Sum_{n>=1} (-1)^n*a(n)/n! = 1 - 1/e = A068996. - Gerald McGarvey, Nov 06 2007

Sequence arises from reading the line from -1, in the direction -1, 15, ... and the same line from 3, in the direction 3, 35, ..., in the square spiral whose nonnegative vertices are the squares A000290. - Omar E. Pol, May 24 2008

a(n) is the product of the consecutive odd integers 2n-1 and 2n+1 (cf. A005408). - Doug Bell, Mar 08 2009

For n>0: a(n) = A176271(2*n,n); cf. A016754, A053755. - Reinhard Zumkeller, Apr 13 2010

a(n+1) gives the curvature c(n) of the n-th circle touching the two equal semicircles of the symmetric arbelos (1/2, 1/2) and the (n-1)-st circle, with input c(0) = 3 = A059100(1) (referring to the second circle of the Pappus chain), for n >= 0. - Wolfdieter Lang and Kival Ngaokrajang, Jul 03 2015

After 3, a(n) is pseudoprime to base 2n. For example: (2*2)^(a(2)-1) == 1 (mod a(2)), in fact 4^14 = 15*17895697+1. - Bruno Berselli, Sep 24 2015

Numbers m such that m+1 and (m+1)/4 are squares. - Bruno Berselli, Mar 03 2016

After -1, the least common multiple of 2*m+1 and 2*m-1. - Colin Barker, Feb 11 2017

This sequence contains all products of the twin prime pairs (see A037074). - Charles Kusniec, Oct 03 2019

REFERENCES

T. M. Apostol, Introduction to Analytic Number Theory, Springer-Verlag, 1976, page 3.

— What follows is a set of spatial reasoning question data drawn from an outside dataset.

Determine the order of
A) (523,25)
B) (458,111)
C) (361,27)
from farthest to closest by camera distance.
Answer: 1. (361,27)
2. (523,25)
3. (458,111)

L. B. W. Jolley, Summation of Series, Dover, 2nd ed., 1961.

Granino A. Korn and Theresa M. Korn, Mathematical Handbook for Scientists and Engineers, McGraw-Hill Book Company, New York (1968), pp. 980-981.

A. Languasco and A. Zaccagnini, Manuale di Crittografia, Ulrico Hoepli Editore (2015), p. 259.

LINKS

Vincenzo Librandi, Table of n, a(n) for n = 0..900

Isabel Cação, Helmuth R. Malonek, Maria Irene Falcão, and Graça Tomaz, Combinatorial Identities Associated with a Multidimensional Polynomial Sequence, J. Int. Seq., Vol. 21 (2018), Article 18.7.4.

Milan Janjic and Boris Petkovic, A Counting Function, arXiv 1301.4550 [math.CO], 2013.

Kival Ngaokrajang, Illustration of the Pappus chain (downwards direction).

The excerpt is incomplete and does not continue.